■ GIVEN REQUEST
Pull out every line in the records below that contains the word "duckling", and copy each such line in full.

■ RECORDS SUPPLIED
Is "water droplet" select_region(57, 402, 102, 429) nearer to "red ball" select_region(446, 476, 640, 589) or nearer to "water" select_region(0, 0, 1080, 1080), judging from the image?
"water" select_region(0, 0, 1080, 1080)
---
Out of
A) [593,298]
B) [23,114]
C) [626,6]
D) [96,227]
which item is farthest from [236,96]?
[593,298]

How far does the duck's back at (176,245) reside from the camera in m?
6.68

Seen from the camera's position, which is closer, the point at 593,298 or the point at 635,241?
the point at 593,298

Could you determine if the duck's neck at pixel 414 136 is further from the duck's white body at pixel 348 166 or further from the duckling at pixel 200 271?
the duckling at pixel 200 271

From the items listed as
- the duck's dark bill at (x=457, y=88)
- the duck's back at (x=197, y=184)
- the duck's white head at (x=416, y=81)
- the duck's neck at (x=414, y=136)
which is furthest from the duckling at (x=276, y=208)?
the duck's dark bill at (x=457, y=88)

■ ANSWER BELOW
Could you determine if the duck's neck at pixel 414 136 is further from the duck's white body at pixel 348 166 or further from the duckling at pixel 200 271?
the duckling at pixel 200 271
which is furthest from the duckling at (x=276, y=208)?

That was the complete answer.